Also this year, the bee farmers contended with drought, which cut the amount of honey secreted by the bees, Buddy said.

“This year was probably the worst year we’ve had as far as honey production,” he said, estimating the bees produced only about 75 gallons of honey.

He plans to add another 15 hives next year.

A new starter colony, including a queen, costs about $125, with another $350 for the bees’ wooden apiary.

Buddy said the farm has come “not even close” to recouping the money spent over the years on beekeeping.

“It is a labor of love,” Meg said.

Said Buddy: “We really enjoy it. I would actually like to retire in a couple of years and do this full time.”

Bee stings

While the bees are generally docile, they do sting from time to time, Buddy said.

“Most of the time when it is warm out and the honey flows good, you open the hive and you don’t” necessarily have to worry about getting stung, he said.

However, “there are a couple of hives out there that are little more ornery than other hives,” he said.
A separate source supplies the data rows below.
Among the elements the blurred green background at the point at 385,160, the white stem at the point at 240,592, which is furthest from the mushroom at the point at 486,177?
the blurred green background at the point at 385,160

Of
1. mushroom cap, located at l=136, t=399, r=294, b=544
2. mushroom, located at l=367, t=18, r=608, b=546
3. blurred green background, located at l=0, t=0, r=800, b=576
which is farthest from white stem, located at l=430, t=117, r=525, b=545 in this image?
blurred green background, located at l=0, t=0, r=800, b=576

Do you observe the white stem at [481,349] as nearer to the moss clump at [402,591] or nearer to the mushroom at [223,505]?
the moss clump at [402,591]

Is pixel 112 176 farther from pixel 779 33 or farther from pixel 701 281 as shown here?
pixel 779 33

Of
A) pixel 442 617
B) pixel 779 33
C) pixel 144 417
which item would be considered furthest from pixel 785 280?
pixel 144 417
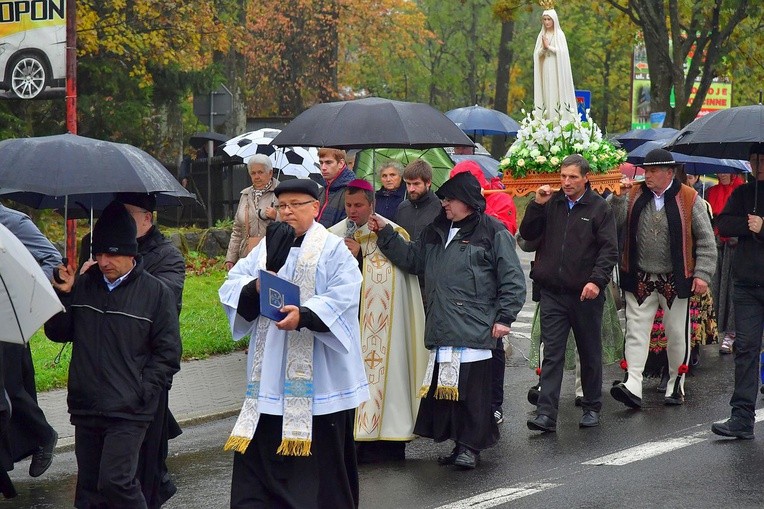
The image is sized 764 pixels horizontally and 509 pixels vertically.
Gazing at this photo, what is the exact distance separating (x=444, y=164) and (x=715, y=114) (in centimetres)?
287

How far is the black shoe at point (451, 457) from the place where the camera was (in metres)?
8.55

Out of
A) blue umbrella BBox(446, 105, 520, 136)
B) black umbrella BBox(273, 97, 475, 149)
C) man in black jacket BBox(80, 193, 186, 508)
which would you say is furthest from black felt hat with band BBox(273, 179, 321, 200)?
blue umbrella BBox(446, 105, 520, 136)

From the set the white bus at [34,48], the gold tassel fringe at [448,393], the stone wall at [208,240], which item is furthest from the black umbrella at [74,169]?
the stone wall at [208,240]

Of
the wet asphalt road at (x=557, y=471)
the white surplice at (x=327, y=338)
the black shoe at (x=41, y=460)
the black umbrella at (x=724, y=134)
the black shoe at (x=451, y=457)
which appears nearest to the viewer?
the white surplice at (x=327, y=338)

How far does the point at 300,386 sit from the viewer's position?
21.8ft

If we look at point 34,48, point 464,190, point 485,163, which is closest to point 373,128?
point 464,190

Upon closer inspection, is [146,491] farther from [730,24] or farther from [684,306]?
[730,24]

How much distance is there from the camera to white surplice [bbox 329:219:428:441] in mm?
8867

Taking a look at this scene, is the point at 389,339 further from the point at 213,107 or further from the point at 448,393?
the point at 213,107

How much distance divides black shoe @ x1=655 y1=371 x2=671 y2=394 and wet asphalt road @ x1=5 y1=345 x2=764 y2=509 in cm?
84

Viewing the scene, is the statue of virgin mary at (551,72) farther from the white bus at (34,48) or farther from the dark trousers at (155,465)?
the dark trousers at (155,465)

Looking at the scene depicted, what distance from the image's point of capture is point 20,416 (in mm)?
8055

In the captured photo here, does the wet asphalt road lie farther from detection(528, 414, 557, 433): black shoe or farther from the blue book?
the blue book

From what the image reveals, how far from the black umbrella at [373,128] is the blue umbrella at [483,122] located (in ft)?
40.5
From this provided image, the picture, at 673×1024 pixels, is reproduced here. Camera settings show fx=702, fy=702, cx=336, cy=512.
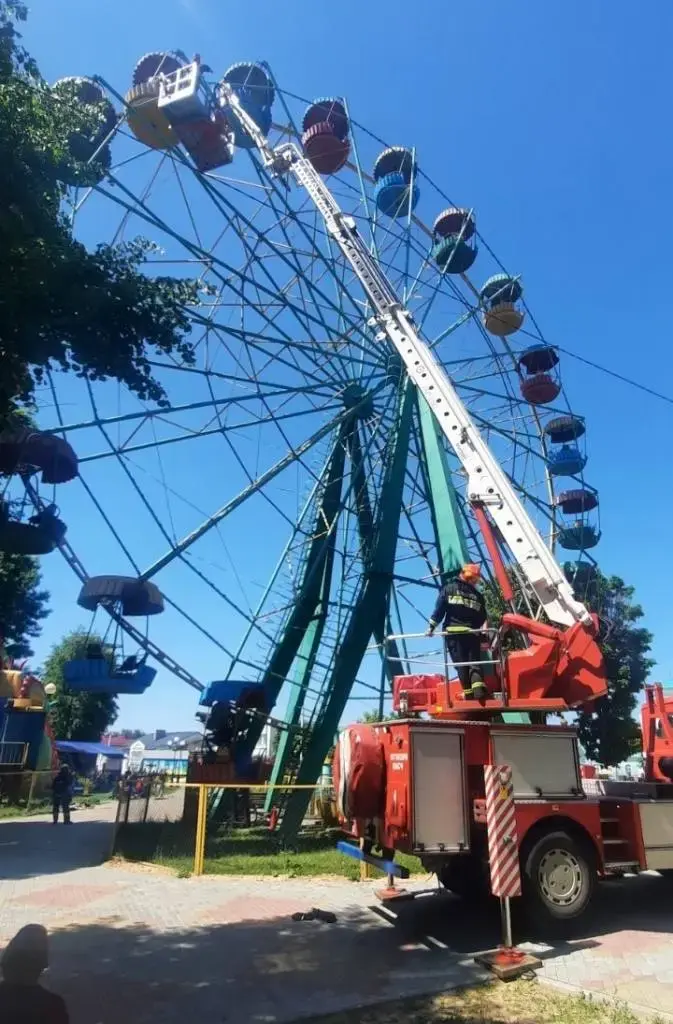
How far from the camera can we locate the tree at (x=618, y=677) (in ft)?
62.3

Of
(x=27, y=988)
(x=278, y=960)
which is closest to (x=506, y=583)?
(x=278, y=960)

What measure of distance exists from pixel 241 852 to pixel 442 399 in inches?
382

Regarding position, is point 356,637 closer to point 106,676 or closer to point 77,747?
point 106,676

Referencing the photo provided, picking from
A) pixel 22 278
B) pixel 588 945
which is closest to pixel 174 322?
pixel 22 278

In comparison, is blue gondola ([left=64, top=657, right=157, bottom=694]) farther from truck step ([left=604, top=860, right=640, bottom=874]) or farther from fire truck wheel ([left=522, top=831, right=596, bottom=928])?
truck step ([left=604, top=860, right=640, bottom=874])

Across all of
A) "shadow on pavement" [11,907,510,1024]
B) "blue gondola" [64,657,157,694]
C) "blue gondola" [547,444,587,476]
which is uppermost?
"blue gondola" [547,444,587,476]

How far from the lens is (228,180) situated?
1523cm

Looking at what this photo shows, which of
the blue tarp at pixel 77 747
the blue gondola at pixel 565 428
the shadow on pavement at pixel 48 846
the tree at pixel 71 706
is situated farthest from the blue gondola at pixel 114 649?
the tree at pixel 71 706

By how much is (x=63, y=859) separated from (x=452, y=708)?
906 cm

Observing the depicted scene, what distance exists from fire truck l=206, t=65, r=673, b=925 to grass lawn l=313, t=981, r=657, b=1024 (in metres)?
1.66

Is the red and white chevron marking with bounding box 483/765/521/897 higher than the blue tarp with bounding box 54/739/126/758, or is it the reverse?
the blue tarp with bounding box 54/739/126/758

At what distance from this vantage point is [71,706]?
1839 inches

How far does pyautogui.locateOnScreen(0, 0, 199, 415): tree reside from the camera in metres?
6.10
“I probably average . . . about 12 [stings] a year, and it is usually because I am getting a little quick or jostling the bees.”

Meg said she has been stung about eight times since she started beekeeping.

For more information about the farm, see www.sequimbeefarm.com.

The Good Food Awards, now in its sixth year, “celebrates the kind of food we all want to eat: tasty, authentic and responsibility produced,” the organization said on its website at www.goodfoodawards.org.

The awards are organized by Seedling Projects, a nonprofit that supports the sustainable food movement.